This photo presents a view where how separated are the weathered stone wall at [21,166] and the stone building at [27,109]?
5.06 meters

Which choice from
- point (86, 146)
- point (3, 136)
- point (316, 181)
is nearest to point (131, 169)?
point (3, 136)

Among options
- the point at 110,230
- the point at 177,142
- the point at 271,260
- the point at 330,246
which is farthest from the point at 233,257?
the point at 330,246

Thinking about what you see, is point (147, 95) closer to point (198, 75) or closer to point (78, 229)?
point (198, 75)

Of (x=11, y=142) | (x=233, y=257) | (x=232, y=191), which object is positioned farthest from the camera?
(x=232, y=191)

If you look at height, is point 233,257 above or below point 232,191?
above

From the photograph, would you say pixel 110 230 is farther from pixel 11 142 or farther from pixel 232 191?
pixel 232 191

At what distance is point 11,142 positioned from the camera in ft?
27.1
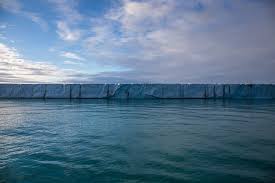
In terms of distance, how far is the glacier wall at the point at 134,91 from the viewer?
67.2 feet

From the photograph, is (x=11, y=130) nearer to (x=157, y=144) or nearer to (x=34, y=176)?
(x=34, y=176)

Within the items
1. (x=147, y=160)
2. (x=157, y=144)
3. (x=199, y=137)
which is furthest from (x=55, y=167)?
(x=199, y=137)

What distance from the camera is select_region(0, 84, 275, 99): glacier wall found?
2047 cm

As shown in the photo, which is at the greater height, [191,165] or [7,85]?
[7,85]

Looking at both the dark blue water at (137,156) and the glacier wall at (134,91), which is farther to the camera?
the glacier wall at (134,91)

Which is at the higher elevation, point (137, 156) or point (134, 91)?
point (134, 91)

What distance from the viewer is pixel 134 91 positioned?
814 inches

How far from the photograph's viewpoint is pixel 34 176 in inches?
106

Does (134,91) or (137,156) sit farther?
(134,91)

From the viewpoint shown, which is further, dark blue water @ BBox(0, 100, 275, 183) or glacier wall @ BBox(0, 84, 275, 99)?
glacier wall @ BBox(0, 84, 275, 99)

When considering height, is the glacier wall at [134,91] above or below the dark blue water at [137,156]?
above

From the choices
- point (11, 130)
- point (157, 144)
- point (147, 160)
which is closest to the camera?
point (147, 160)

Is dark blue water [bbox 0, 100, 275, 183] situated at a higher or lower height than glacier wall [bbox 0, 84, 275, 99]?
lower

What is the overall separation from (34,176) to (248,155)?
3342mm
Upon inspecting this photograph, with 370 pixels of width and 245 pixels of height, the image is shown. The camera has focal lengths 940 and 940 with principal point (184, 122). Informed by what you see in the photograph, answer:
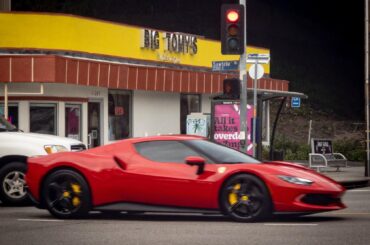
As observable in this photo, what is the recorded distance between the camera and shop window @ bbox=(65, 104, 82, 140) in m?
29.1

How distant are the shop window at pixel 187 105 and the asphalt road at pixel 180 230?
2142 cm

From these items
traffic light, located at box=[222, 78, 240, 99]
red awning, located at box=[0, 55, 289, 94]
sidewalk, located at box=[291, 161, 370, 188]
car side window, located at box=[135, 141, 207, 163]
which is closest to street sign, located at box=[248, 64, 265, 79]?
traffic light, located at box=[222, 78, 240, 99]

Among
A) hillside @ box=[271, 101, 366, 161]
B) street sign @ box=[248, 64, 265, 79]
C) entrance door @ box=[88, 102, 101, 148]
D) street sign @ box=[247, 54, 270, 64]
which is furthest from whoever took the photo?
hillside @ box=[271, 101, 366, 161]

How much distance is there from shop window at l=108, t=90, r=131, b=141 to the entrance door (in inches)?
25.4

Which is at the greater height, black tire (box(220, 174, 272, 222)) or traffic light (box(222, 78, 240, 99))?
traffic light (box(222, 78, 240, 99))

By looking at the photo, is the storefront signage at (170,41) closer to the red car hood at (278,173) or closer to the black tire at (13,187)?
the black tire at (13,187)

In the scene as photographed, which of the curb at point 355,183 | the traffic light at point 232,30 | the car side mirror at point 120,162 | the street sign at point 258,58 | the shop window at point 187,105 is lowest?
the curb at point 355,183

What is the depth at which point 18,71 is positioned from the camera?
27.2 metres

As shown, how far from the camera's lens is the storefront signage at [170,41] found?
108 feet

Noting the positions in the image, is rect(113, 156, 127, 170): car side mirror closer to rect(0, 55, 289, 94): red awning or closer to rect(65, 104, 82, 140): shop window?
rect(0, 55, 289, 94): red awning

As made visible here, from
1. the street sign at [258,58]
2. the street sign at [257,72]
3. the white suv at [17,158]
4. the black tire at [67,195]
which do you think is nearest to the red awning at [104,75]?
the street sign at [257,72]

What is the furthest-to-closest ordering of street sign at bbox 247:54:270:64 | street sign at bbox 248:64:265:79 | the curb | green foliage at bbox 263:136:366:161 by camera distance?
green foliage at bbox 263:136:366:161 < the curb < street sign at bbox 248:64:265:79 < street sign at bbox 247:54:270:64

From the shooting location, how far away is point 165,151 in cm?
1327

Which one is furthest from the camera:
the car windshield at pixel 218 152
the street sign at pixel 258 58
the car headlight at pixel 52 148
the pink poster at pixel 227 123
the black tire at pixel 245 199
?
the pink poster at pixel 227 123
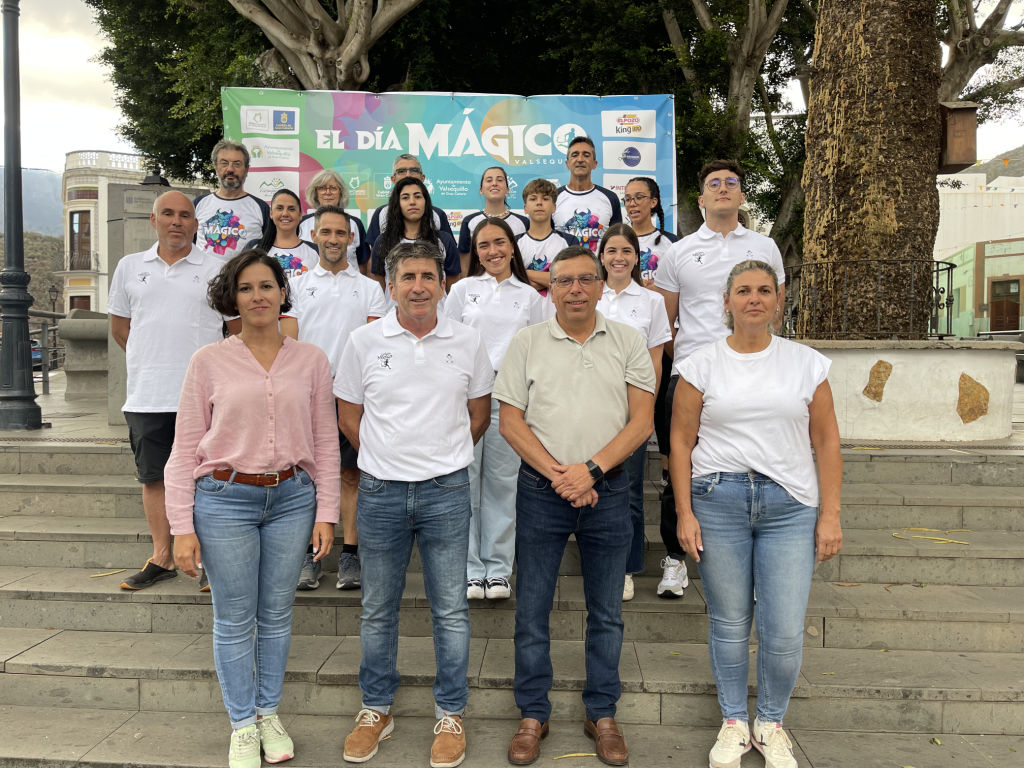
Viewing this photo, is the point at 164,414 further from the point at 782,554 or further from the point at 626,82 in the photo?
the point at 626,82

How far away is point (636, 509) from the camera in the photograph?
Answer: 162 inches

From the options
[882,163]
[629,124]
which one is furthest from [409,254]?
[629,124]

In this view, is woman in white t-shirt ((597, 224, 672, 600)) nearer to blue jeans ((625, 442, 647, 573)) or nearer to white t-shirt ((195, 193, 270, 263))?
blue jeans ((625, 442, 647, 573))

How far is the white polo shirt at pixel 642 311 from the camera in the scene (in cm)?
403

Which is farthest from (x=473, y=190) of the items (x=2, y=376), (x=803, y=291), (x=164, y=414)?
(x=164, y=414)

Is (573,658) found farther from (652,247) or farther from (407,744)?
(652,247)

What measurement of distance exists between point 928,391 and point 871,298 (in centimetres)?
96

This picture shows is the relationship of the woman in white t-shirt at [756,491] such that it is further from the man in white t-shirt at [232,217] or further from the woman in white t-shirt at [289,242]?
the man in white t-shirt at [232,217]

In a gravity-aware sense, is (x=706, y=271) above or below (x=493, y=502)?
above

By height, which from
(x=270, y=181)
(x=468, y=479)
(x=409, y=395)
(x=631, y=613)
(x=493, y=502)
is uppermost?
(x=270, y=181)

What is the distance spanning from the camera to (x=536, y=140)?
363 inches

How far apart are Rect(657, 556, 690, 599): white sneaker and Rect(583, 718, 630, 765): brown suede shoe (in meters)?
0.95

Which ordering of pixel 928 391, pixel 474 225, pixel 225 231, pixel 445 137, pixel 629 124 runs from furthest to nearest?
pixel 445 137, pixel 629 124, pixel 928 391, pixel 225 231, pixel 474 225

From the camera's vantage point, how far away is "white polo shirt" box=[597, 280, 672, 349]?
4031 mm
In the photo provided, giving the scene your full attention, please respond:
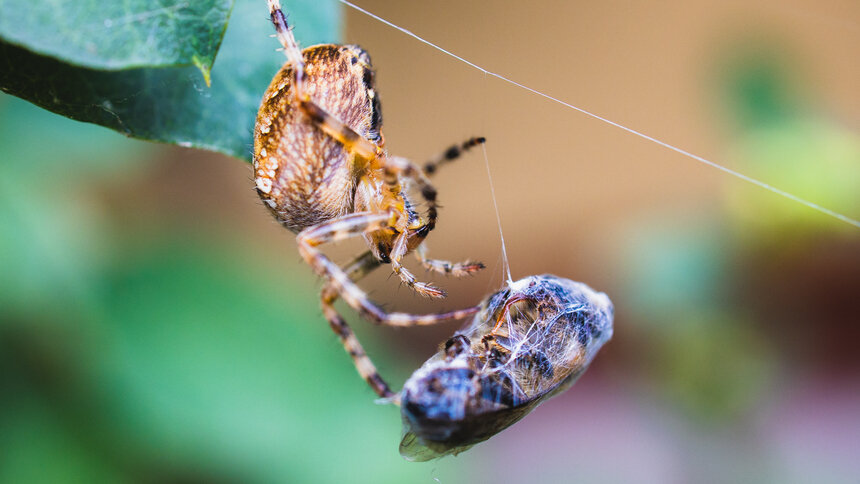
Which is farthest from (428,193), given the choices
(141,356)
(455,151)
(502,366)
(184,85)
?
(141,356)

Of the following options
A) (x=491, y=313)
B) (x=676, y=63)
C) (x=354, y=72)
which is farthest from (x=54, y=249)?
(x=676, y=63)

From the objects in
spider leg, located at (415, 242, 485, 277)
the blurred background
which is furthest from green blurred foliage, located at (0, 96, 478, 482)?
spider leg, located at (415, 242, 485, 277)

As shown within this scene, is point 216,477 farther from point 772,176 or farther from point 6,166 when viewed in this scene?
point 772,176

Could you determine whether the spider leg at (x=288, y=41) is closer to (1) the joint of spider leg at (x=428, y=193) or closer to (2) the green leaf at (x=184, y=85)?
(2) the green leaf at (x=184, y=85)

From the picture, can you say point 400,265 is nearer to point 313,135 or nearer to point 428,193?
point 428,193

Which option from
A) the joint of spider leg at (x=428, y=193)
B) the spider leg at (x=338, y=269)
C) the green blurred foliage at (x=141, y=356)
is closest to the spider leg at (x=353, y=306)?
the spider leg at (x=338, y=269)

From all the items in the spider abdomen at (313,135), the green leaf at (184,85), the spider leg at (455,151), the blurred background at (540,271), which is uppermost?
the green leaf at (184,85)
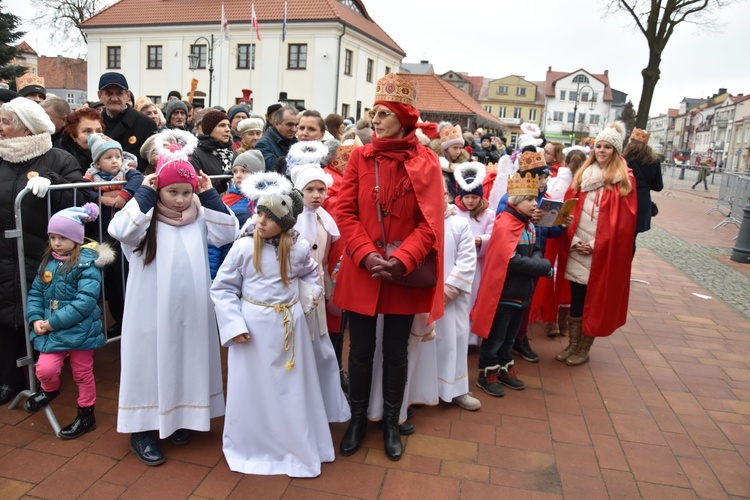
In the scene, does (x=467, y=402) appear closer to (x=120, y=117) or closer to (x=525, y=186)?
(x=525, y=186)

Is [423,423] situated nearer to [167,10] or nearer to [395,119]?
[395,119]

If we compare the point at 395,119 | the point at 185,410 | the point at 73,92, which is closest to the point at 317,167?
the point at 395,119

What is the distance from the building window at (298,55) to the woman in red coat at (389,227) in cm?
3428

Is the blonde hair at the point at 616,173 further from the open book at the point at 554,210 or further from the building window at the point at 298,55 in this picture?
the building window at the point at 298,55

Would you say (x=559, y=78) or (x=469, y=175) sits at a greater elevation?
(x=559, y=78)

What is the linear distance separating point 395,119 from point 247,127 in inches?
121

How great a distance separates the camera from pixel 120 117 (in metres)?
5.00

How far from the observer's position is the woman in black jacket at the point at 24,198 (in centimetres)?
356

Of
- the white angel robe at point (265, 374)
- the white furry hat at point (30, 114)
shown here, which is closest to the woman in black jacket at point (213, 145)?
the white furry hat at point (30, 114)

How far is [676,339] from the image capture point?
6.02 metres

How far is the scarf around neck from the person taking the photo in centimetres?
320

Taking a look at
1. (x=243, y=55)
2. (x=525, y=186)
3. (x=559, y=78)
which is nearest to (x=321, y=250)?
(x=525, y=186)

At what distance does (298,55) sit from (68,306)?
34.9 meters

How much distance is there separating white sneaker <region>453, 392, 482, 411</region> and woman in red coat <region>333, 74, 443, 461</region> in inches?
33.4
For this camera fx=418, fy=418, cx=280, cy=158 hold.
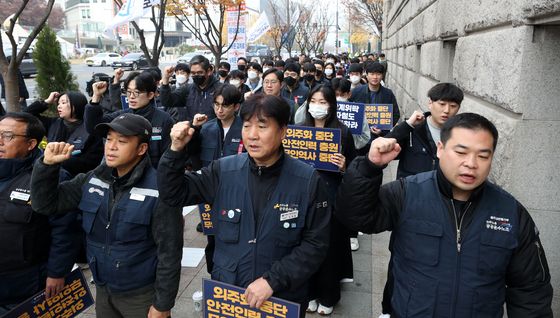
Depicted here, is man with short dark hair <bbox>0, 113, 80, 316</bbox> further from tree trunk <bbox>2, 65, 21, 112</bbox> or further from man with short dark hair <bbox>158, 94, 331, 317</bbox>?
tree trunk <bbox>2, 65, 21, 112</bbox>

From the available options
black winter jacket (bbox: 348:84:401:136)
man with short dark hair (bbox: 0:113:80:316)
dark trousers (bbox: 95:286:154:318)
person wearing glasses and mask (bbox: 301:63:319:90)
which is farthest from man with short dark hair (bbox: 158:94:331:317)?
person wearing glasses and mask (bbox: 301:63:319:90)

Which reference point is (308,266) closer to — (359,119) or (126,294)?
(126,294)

• **Aim**
Copy the records from the line with "At what distance does" through the end of the records, swapping "farthest" for "furthest" and keeping everything else unchanged. Leave the pictures out of your answer.

• **Exercise response**
At what distance does (298,55) sit from (68,306)?
34.9 meters

How much distance is there separating white sneaker <region>453, 392, 482, 411</region> and woman in red coat <region>333, 74, 443, 461</region> in inches?
33.4
For this camera fx=418, fy=418, cx=280, cy=158 hold.
Depicted here, is man with short dark hair <bbox>0, 113, 80, 316</bbox> further from tree trunk <bbox>2, 65, 21, 112</bbox> or further from man with short dark hair <bbox>158, 94, 331, 317</bbox>?
tree trunk <bbox>2, 65, 21, 112</bbox>

From the available options
black winter jacket (bbox: 348:84:401:136)
man with short dark hair (bbox: 0:113:80:316)
dark trousers (bbox: 95:286:154:318)
person wearing glasses and mask (bbox: 301:63:319:90)
which is furthest from man with short dark hair (bbox: 158:94:331:317)?
person wearing glasses and mask (bbox: 301:63:319:90)

Which reference point is (308,266) closer to — (359,119) or (126,294)?
(126,294)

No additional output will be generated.